The lower you are in the wave the less turbulence you experience because you may end up in calmer non moving water. Also if the force of the wave is expended on your boat hull (thinks pounds per square foot) and your body is underneath, it’s less punishing. (getting dragged upside down is not fun however.)

Is have found that tipping into the wave and letting it side surf me like a rag doll usually works better than the last second roll. But I suck at rolling when I can’t breath.
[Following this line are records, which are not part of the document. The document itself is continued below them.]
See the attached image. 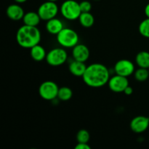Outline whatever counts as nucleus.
Instances as JSON below:
<instances>
[{"label": "nucleus", "mask_w": 149, "mask_h": 149, "mask_svg": "<svg viewBox=\"0 0 149 149\" xmlns=\"http://www.w3.org/2000/svg\"><path fill=\"white\" fill-rule=\"evenodd\" d=\"M110 79V73L105 65L95 63L87 65L82 79L86 85L93 88L102 87L108 84Z\"/></svg>", "instance_id": "obj_1"}, {"label": "nucleus", "mask_w": 149, "mask_h": 149, "mask_svg": "<svg viewBox=\"0 0 149 149\" xmlns=\"http://www.w3.org/2000/svg\"><path fill=\"white\" fill-rule=\"evenodd\" d=\"M41 37V32L37 26L23 25L19 28L16 33L17 45L25 49H31L35 45H39Z\"/></svg>", "instance_id": "obj_2"}, {"label": "nucleus", "mask_w": 149, "mask_h": 149, "mask_svg": "<svg viewBox=\"0 0 149 149\" xmlns=\"http://www.w3.org/2000/svg\"><path fill=\"white\" fill-rule=\"evenodd\" d=\"M57 36V41L62 47L73 48L79 44V37L76 31L70 28H65Z\"/></svg>", "instance_id": "obj_3"}, {"label": "nucleus", "mask_w": 149, "mask_h": 149, "mask_svg": "<svg viewBox=\"0 0 149 149\" xmlns=\"http://www.w3.org/2000/svg\"><path fill=\"white\" fill-rule=\"evenodd\" d=\"M60 12L64 18L68 20L79 19L81 13L79 3L75 0H65L60 7Z\"/></svg>", "instance_id": "obj_4"}, {"label": "nucleus", "mask_w": 149, "mask_h": 149, "mask_svg": "<svg viewBox=\"0 0 149 149\" xmlns=\"http://www.w3.org/2000/svg\"><path fill=\"white\" fill-rule=\"evenodd\" d=\"M68 58V54L65 49L61 47H55L50 49L47 53L45 60L51 66H60L65 63Z\"/></svg>", "instance_id": "obj_5"}, {"label": "nucleus", "mask_w": 149, "mask_h": 149, "mask_svg": "<svg viewBox=\"0 0 149 149\" xmlns=\"http://www.w3.org/2000/svg\"><path fill=\"white\" fill-rule=\"evenodd\" d=\"M59 87L52 81H45L39 87V96L45 100H54L58 98Z\"/></svg>", "instance_id": "obj_6"}, {"label": "nucleus", "mask_w": 149, "mask_h": 149, "mask_svg": "<svg viewBox=\"0 0 149 149\" xmlns=\"http://www.w3.org/2000/svg\"><path fill=\"white\" fill-rule=\"evenodd\" d=\"M58 11H59V8L55 1L47 0L39 6L37 13L40 16L42 20L47 21L56 17Z\"/></svg>", "instance_id": "obj_7"}, {"label": "nucleus", "mask_w": 149, "mask_h": 149, "mask_svg": "<svg viewBox=\"0 0 149 149\" xmlns=\"http://www.w3.org/2000/svg\"><path fill=\"white\" fill-rule=\"evenodd\" d=\"M108 85H109V89L113 93H124L126 87L129 86V81L127 79V77L116 74L109 79Z\"/></svg>", "instance_id": "obj_8"}, {"label": "nucleus", "mask_w": 149, "mask_h": 149, "mask_svg": "<svg viewBox=\"0 0 149 149\" xmlns=\"http://www.w3.org/2000/svg\"><path fill=\"white\" fill-rule=\"evenodd\" d=\"M114 71L116 74L128 77L135 73V64L130 60H119L115 64Z\"/></svg>", "instance_id": "obj_9"}, {"label": "nucleus", "mask_w": 149, "mask_h": 149, "mask_svg": "<svg viewBox=\"0 0 149 149\" xmlns=\"http://www.w3.org/2000/svg\"><path fill=\"white\" fill-rule=\"evenodd\" d=\"M130 129L135 133H143L149 127V118L146 116H138L131 120Z\"/></svg>", "instance_id": "obj_10"}, {"label": "nucleus", "mask_w": 149, "mask_h": 149, "mask_svg": "<svg viewBox=\"0 0 149 149\" xmlns=\"http://www.w3.org/2000/svg\"><path fill=\"white\" fill-rule=\"evenodd\" d=\"M90 55V49L84 44H77L73 47L72 56L74 60L85 63Z\"/></svg>", "instance_id": "obj_11"}, {"label": "nucleus", "mask_w": 149, "mask_h": 149, "mask_svg": "<svg viewBox=\"0 0 149 149\" xmlns=\"http://www.w3.org/2000/svg\"><path fill=\"white\" fill-rule=\"evenodd\" d=\"M6 14L10 20L17 21V20H23L25 12L23 7L17 3V4H13L9 5L6 10Z\"/></svg>", "instance_id": "obj_12"}, {"label": "nucleus", "mask_w": 149, "mask_h": 149, "mask_svg": "<svg viewBox=\"0 0 149 149\" xmlns=\"http://www.w3.org/2000/svg\"><path fill=\"white\" fill-rule=\"evenodd\" d=\"M64 29L63 23L56 17L47 20L46 23V29L50 34L57 35Z\"/></svg>", "instance_id": "obj_13"}, {"label": "nucleus", "mask_w": 149, "mask_h": 149, "mask_svg": "<svg viewBox=\"0 0 149 149\" xmlns=\"http://www.w3.org/2000/svg\"><path fill=\"white\" fill-rule=\"evenodd\" d=\"M86 68H87V65H85V63L76 61V60H74L68 66L70 73L77 77H82L85 72Z\"/></svg>", "instance_id": "obj_14"}, {"label": "nucleus", "mask_w": 149, "mask_h": 149, "mask_svg": "<svg viewBox=\"0 0 149 149\" xmlns=\"http://www.w3.org/2000/svg\"><path fill=\"white\" fill-rule=\"evenodd\" d=\"M30 55L33 61L40 62L46 58L47 52L45 48L39 44L31 48Z\"/></svg>", "instance_id": "obj_15"}, {"label": "nucleus", "mask_w": 149, "mask_h": 149, "mask_svg": "<svg viewBox=\"0 0 149 149\" xmlns=\"http://www.w3.org/2000/svg\"><path fill=\"white\" fill-rule=\"evenodd\" d=\"M42 20L38 13L35 12H29L25 13L23 17V22L24 25L30 26H37Z\"/></svg>", "instance_id": "obj_16"}, {"label": "nucleus", "mask_w": 149, "mask_h": 149, "mask_svg": "<svg viewBox=\"0 0 149 149\" xmlns=\"http://www.w3.org/2000/svg\"><path fill=\"white\" fill-rule=\"evenodd\" d=\"M135 62L140 68H149V52L141 51L135 57Z\"/></svg>", "instance_id": "obj_17"}, {"label": "nucleus", "mask_w": 149, "mask_h": 149, "mask_svg": "<svg viewBox=\"0 0 149 149\" xmlns=\"http://www.w3.org/2000/svg\"><path fill=\"white\" fill-rule=\"evenodd\" d=\"M79 23L84 28H90L94 25L95 17L93 15L89 13H81L79 17Z\"/></svg>", "instance_id": "obj_18"}, {"label": "nucleus", "mask_w": 149, "mask_h": 149, "mask_svg": "<svg viewBox=\"0 0 149 149\" xmlns=\"http://www.w3.org/2000/svg\"><path fill=\"white\" fill-rule=\"evenodd\" d=\"M73 92L70 87H62L59 88L58 98L62 101H67L72 97Z\"/></svg>", "instance_id": "obj_19"}, {"label": "nucleus", "mask_w": 149, "mask_h": 149, "mask_svg": "<svg viewBox=\"0 0 149 149\" xmlns=\"http://www.w3.org/2000/svg\"><path fill=\"white\" fill-rule=\"evenodd\" d=\"M135 79L138 81H146L149 77V70L148 68H140L135 70L134 73Z\"/></svg>", "instance_id": "obj_20"}, {"label": "nucleus", "mask_w": 149, "mask_h": 149, "mask_svg": "<svg viewBox=\"0 0 149 149\" xmlns=\"http://www.w3.org/2000/svg\"><path fill=\"white\" fill-rule=\"evenodd\" d=\"M139 32L143 36L149 39V17L144 19L139 25Z\"/></svg>", "instance_id": "obj_21"}, {"label": "nucleus", "mask_w": 149, "mask_h": 149, "mask_svg": "<svg viewBox=\"0 0 149 149\" xmlns=\"http://www.w3.org/2000/svg\"><path fill=\"white\" fill-rule=\"evenodd\" d=\"M77 141L78 143H88L90 139V135L87 130H80L77 134Z\"/></svg>", "instance_id": "obj_22"}, {"label": "nucleus", "mask_w": 149, "mask_h": 149, "mask_svg": "<svg viewBox=\"0 0 149 149\" xmlns=\"http://www.w3.org/2000/svg\"><path fill=\"white\" fill-rule=\"evenodd\" d=\"M81 13H89L92 10V4L88 1H82L79 3Z\"/></svg>", "instance_id": "obj_23"}, {"label": "nucleus", "mask_w": 149, "mask_h": 149, "mask_svg": "<svg viewBox=\"0 0 149 149\" xmlns=\"http://www.w3.org/2000/svg\"><path fill=\"white\" fill-rule=\"evenodd\" d=\"M91 147L88 145V143H78L75 146V149H90Z\"/></svg>", "instance_id": "obj_24"}, {"label": "nucleus", "mask_w": 149, "mask_h": 149, "mask_svg": "<svg viewBox=\"0 0 149 149\" xmlns=\"http://www.w3.org/2000/svg\"><path fill=\"white\" fill-rule=\"evenodd\" d=\"M124 93H125V94L127 95H132V93H133V89H132V87H130V86H127V87H126V89L125 90V91H124Z\"/></svg>", "instance_id": "obj_25"}, {"label": "nucleus", "mask_w": 149, "mask_h": 149, "mask_svg": "<svg viewBox=\"0 0 149 149\" xmlns=\"http://www.w3.org/2000/svg\"><path fill=\"white\" fill-rule=\"evenodd\" d=\"M144 12H145V14L146 15V17H149V3L148 4H147V5L146 6Z\"/></svg>", "instance_id": "obj_26"}, {"label": "nucleus", "mask_w": 149, "mask_h": 149, "mask_svg": "<svg viewBox=\"0 0 149 149\" xmlns=\"http://www.w3.org/2000/svg\"><path fill=\"white\" fill-rule=\"evenodd\" d=\"M14 1H15L16 3H17V4H22V3L26 2L27 0H14Z\"/></svg>", "instance_id": "obj_27"}, {"label": "nucleus", "mask_w": 149, "mask_h": 149, "mask_svg": "<svg viewBox=\"0 0 149 149\" xmlns=\"http://www.w3.org/2000/svg\"><path fill=\"white\" fill-rule=\"evenodd\" d=\"M48 1H55L56 2L57 1H58V0H48Z\"/></svg>", "instance_id": "obj_28"}, {"label": "nucleus", "mask_w": 149, "mask_h": 149, "mask_svg": "<svg viewBox=\"0 0 149 149\" xmlns=\"http://www.w3.org/2000/svg\"><path fill=\"white\" fill-rule=\"evenodd\" d=\"M95 1H100V0H95Z\"/></svg>", "instance_id": "obj_29"}, {"label": "nucleus", "mask_w": 149, "mask_h": 149, "mask_svg": "<svg viewBox=\"0 0 149 149\" xmlns=\"http://www.w3.org/2000/svg\"><path fill=\"white\" fill-rule=\"evenodd\" d=\"M148 70H149V68H148Z\"/></svg>", "instance_id": "obj_30"}]
</instances>
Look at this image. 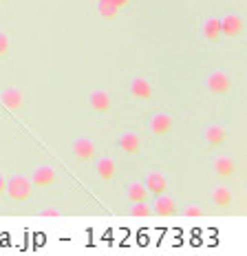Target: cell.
<instances>
[{
  "label": "cell",
  "mask_w": 247,
  "mask_h": 256,
  "mask_svg": "<svg viewBox=\"0 0 247 256\" xmlns=\"http://www.w3.org/2000/svg\"><path fill=\"white\" fill-rule=\"evenodd\" d=\"M34 194V184L29 174H12L4 184V196L14 204H26Z\"/></svg>",
  "instance_id": "obj_1"
},
{
  "label": "cell",
  "mask_w": 247,
  "mask_h": 256,
  "mask_svg": "<svg viewBox=\"0 0 247 256\" xmlns=\"http://www.w3.org/2000/svg\"><path fill=\"white\" fill-rule=\"evenodd\" d=\"M206 86H208V90H210L212 95L223 98V95L232 93V78H230L228 71H223V68H214V71L208 73Z\"/></svg>",
  "instance_id": "obj_2"
},
{
  "label": "cell",
  "mask_w": 247,
  "mask_h": 256,
  "mask_svg": "<svg viewBox=\"0 0 247 256\" xmlns=\"http://www.w3.org/2000/svg\"><path fill=\"white\" fill-rule=\"evenodd\" d=\"M174 126V117L168 110H154L148 120V130L152 137H166Z\"/></svg>",
  "instance_id": "obj_3"
},
{
  "label": "cell",
  "mask_w": 247,
  "mask_h": 256,
  "mask_svg": "<svg viewBox=\"0 0 247 256\" xmlns=\"http://www.w3.org/2000/svg\"><path fill=\"white\" fill-rule=\"evenodd\" d=\"M86 104H88V108L93 110V113L104 115V113H108V110L112 108V98H110V93L106 88H90L86 93Z\"/></svg>",
  "instance_id": "obj_4"
},
{
  "label": "cell",
  "mask_w": 247,
  "mask_h": 256,
  "mask_svg": "<svg viewBox=\"0 0 247 256\" xmlns=\"http://www.w3.org/2000/svg\"><path fill=\"white\" fill-rule=\"evenodd\" d=\"M152 93V84L146 76H132L130 84H128V95H130L132 102H148Z\"/></svg>",
  "instance_id": "obj_5"
},
{
  "label": "cell",
  "mask_w": 247,
  "mask_h": 256,
  "mask_svg": "<svg viewBox=\"0 0 247 256\" xmlns=\"http://www.w3.org/2000/svg\"><path fill=\"white\" fill-rule=\"evenodd\" d=\"M71 154L78 162H90V159L98 154V144L90 140V137L80 135L71 142Z\"/></svg>",
  "instance_id": "obj_6"
},
{
  "label": "cell",
  "mask_w": 247,
  "mask_h": 256,
  "mask_svg": "<svg viewBox=\"0 0 247 256\" xmlns=\"http://www.w3.org/2000/svg\"><path fill=\"white\" fill-rule=\"evenodd\" d=\"M29 177H31L34 188H49V186L56 184L58 172H56V168H53L51 164H38V166H34Z\"/></svg>",
  "instance_id": "obj_7"
},
{
  "label": "cell",
  "mask_w": 247,
  "mask_h": 256,
  "mask_svg": "<svg viewBox=\"0 0 247 256\" xmlns=\"http://www.w3.org/2000/svg\"><path fill=\"white\" fill-rule=\"evenodd\" d=\"M218 20H221V36L223 38H238V36H243L245 22L238 14L228 12V14L218 16Z\"/></svg>",
  "instance_id": "obj_8"
},
{
  "label": "cell",
  "mask_w": 247,
  "mask_h": 256,
  "mask_svg": "<svg viewBox=\"0 0 247 256\" xmlns=\"http://www.w3.org/2000/svg\"><path fill=\"white\" fill-rule=\"evenodd\" d=\"M144 186H146L148 194H161V192L168 190V177H166L164 170H157V168H150L144 172Z\"/></svg>",
  "instance_id": "obj_9"
},
{
  "label": "cell",
  "mask_w": 247,
  "mask_h": 256,
  "mask_svg": "<svg viewBox=\"0 0 247 256\" xmlns=\"http://www.w3.org/2000/svg\"><path fill=\"white\" fill-rule=\"evenodd\" d=\"M210 166H212V172L216 174L218 179H230V177H234V172H236L234 157H230V154H225V152L214 154Z\"/></svg>",
  "instance_id": "obj_10"
},
{
  "label": "cell",
  "mask_w": 247,
  "mask_h": 256,
  "mask_svg": "<svg viewBox=\"0 0 247 256\" xmlns=\"http://www.w3.org/2000/svg\"><path fill=\"white\" fill-rule=\"evenodd\" d=\"M150 206H152V214H157V216H172L176 212V208H179L176 206V199L168 190L161 192V194H154Z\"/></svg>",
  "instance_id": "obj_11"
},
{
  "label": "cell",
  "mask_w": 247,
  "mask_h": 256,
  "mask_svg": "<svg viewBox=\"0 0 247 256\" xmlns=\"http://www.w3.org/2000/svg\"><path fill=\"white\" fill-rule=\"evenodd\" d=\"M0 104L7 110H20L24 106V93L20 86H4L0 90Z\"/></svg>",
  "instance_id": "obj_12"
},
{
  "label": "cell",
  "mask_w": 247,
  "mask_h": 256,
  "mask_svg": "<svg viewBox=\"0 0 247 256\" xmlns=\"http://www.w3.org/2000/svg\"><path fill=\"white\" fill-rule=\"evenodd\" d=\"M225 140H228V128L218 124V122L203 128V142H206L208 148H218L221 144H225Z\"/></svg>",
  "instance_id": "obj_13"
},
{
  "label": "cell",
  "mask_w": 247,
  "mask_h": 256,
  "mask_svg": "<svg viewBox=\"0 0 247 256\" xmlns=\"http://www.w3.org/2000/svg\"><path fill=\"white\" fill-rule=\"evenodd\" d=\"M234 201V194H232V188L228 184H214L210 188V204L214 208H230Z\"/></svg>",
  "instance_id": "obj_14"
},
{
  "label": "cell",
  "mask_w": 247,
  "mask_h": 256,
  "mask_svg": "<svg viewBox=\"0 0 247 256\" xmlns=\"http://www.w3.org/2000/svg\"><path fill=\"white\" fill-rule=\"evenodd\" d=\"M95 174H98L100 181H112L117 174V164L115 157L110 154H102V157L95 159Z\"/></svg>",
  "instance_id": "obj_15"
},
{
  "label": "cell",
  "mask_w": 247,
  "mask_h": 256,
  "mask_svg": "<svg viewBox=\"0 0 247 256\" xmlns=\"http://www.w3.org/2000/svg\"><path fill=\"white\" fill-rule=\"evenodd\" d=\"M117 146H120V150L124 154H135L142 148V137L135 130H124L117 137Z\"/></svg>",
  "instance_id": "obj_16"
},
{
  "label": "cell",
  "mask_w": 247,
  "mask_h": 256,
  "mask_svg": "<svg viewBox=\"0 0 247 256\" xmlns=\"http://www.w3.org/2000/svg\"><path fill=\"white\" fill-rule=\"evenodd\" d=\"M201 36H203V40H208V42H216L221 38V20H218V16H208V18H203Z\"/></svg>",
  "instance_id": "obj_17"
},
{
  "label": "cell",
  "mask_w": 247,
  "mask_h": 256,
  "mask_svg": "<svg viewBox=\"0 0 247 256\" xmlns=\"http://www.w3.org/2000/svg\"><path fill=\"white\" fill-rule=\"evenodd\" d=\"M124 196H126L128 204H132V201H146L150 194H148L146 186H144V181L132 179V181H128L126 184V192H124Z\"/></svg>",
  "instance_id": "obj_18"
},
{
  "label": "cell",
  "mask_w": 247,
  "mask_h": 256,
  "mask_svg": "<svg viewBox=\"0 0 247 256\" xmlns=\"http://www.w3.org/2000/svg\"><path fill=\"white\" fill-rule=\"evenodd\" d=\"M95 14H98L102 20H115L117 16H120V9L112 4V0H98V2H95Z\"/></svg>",
  "instance_id": "obj_19"
},
{
  "label": "cell",
  "mask_w": 247,
  "mask_h": 256,
  "mask_svg": "<svg viewBox=\"0 0 247 256\" xmlns=\"http://www.w3.org/2000/svg\"><path fill=\"white\" fill-rule=\"evenodd\" d=\"M128 214L130 216H152V206L146 201H132L130 206H128Z\"/></svg>",
  "instance_id": "obj_20"
},
{
  "label": "cell",
  "mask_w": 247,
  "mask_h": 256,
  "mask_svg": "<svg viewBox=\"0 0 247 256\" xmlns=\"http://www.w3.org/2000/svg\"><path fill=\"white\" fill-rule=\"evenodd\" d=\"M179 212L184 216H188V218H198V216L206 214V208H203L201 204H192V201H190V204H186Z\"/></svg>",
  "instance_id": "obj_21"
},
{
  "label": "cell",
  "mask_w": 247,
  "mask_h": 256,
  "mask_svg": "<svg viewBox=\"0 0 247 256\" xmlns=\"http://www.w3.org/2000/svg\"><path fill=\"white\" fill-rule=\"evenodd\" d=\"M9 51H12V40H9L7 31L0 29V60H2V58H7Z\"/></svg>",
  "instance_id": "obj_22"
},
{
  "label": "cell",
  "mask_w": 247,
  "mask_h": 256,
  "mask_svg": "<svg viewBox=\"0 0 247 256\" xmlns=\"http://www.w3.org/2000/svg\"><path fill=\"white\" fill-rule=\"evenodd\" d=\"M38 216H44V218H60V216H62V212L58 210V208H53V206H46V208H42V210H38Z\"/></svg>",
  "instance_id": "obj_23"
},
{
  "label": "cell",
  "mask_w": 247,
  "mask_h": 256,
  "mask_svg": "<svg viewBox=\"0 0 247 256\" xmlns=\"http://www.w3.org/2000/svg\"><path fill=\"white\" fill-rule=\"evenodd\" d=\"M112 4H115V7L122 12V9H126L128 4H130V0H112Z\"/></svg>",
  "instance_id": "obj_24"
},
{
  "label": "cell",
  "mask_w": 247,
  "mask_h": 256,
  "mask_svg": "<svg viewBox=\"0 0 247 256\" xmlns=\"http://www.w3.org/2000/svg\"><path fill=\"white\" fill-rule=\"evenodd\" d=\"M4 184H7V177H4V172L0 170V196H4Z\"/></svg>",
  "instance_id": "obj_25"
},
{
  "label": "cell",
  "mask_w": 247,
  "mask_h": 256,
  "mask_svg": "<svg viewBox=\"0 0 247 256\" xmlns=\"http://www.w3.org/2000/svg\"><path fill=\"white\" fill-rule=\"evenodd\" d=\"M95 2H98V0H95Z\"/></svg>",
  "instance_id": "obj_26"
}]
</instances>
My feeling is why not tuck and punch,
if you are unsuccessful you will likely end up upside down in a tuck position which is what the alternative is that we are discussing here. I don’t think I have been in waves big enough to injure me (from the dumping impact) in a tucked position. What is the size of wave that requires turtling, or does your fight or flight instinct kick in? I used to run into and tackle big breakers for hockey and lacrosse training. It was a good way to meet superior force without getting injured. It would be my preference to meet any wave heads up as it is part of the thrill, but I could also imagine rolling in fear or if injured. How big are we talking here? I will assume at least six feet? Finally, for my weight (235lbs) I usually paddle boats at the upper limits of their load range. Does this weight to boyancy ratio make it harder for the wave to throw me around? My feeling is that it does, almost in the way that a sail needs to be sized for the wind conditions. If you are going to go bigger, you better have the ballast to counter the force. Using up your boat’s effective load range sucks for tripping, but can help in other ways. BTW- I like this thread and find it helpful to hear others thoughts. Bill

Du er flink til å oversette.
I wonder if the high bows and sterns on real greenland boats helps keep the bow plowing under when upside down. Never thought of that before.

The ocean does not care if you weigh 235
Technically it takes more force to throw you around but any wave over about 5 or 6 feet has so much energy the difference between a lighter boat and paddler is negligible.

That’s what a “surf zone” is -;). Never been in one so big, hope not to be in one any time soon either -:wink:

Looks like a roll helps protect you a bit there, but some of the waves are so huge that they still tumble you about no matter what - not the kind you can roll “under” and let it pass over you…

That pretty much sums it up. nm

Because some waves will kick the
crap out of you when you are on top more than on the bottom. I’m usually blasting out and giving it all til the end, but there are times when you look at facts and know you are toast, so I time a roll and let the wave go over me. I don’t know why this is such a difficult concept for some. This was a hot topic in Sea Kayaker Magazine…

in the early 90’s.


Seadart, That was a very instructional video.

Watching some of those guys go over the falls I now see why you would want to be parallel to a wave when rolling.

I guess the real answer is rolling is a weapon in the quiver but not the only one and not the only answer (or even the first answer).

I occasionally roll under to avoid dumpers, but mostly just because I feel like it not because I have to.

One important thing to remember is water depth.

You need to have enough water under you so that you aren’t rolling into an environment more violent (and infinitely harder to breath in) than you were “escaping”.

I qualify this by saying this is in water Sing would define as “maybe worth getting wet for if it was a slow month”.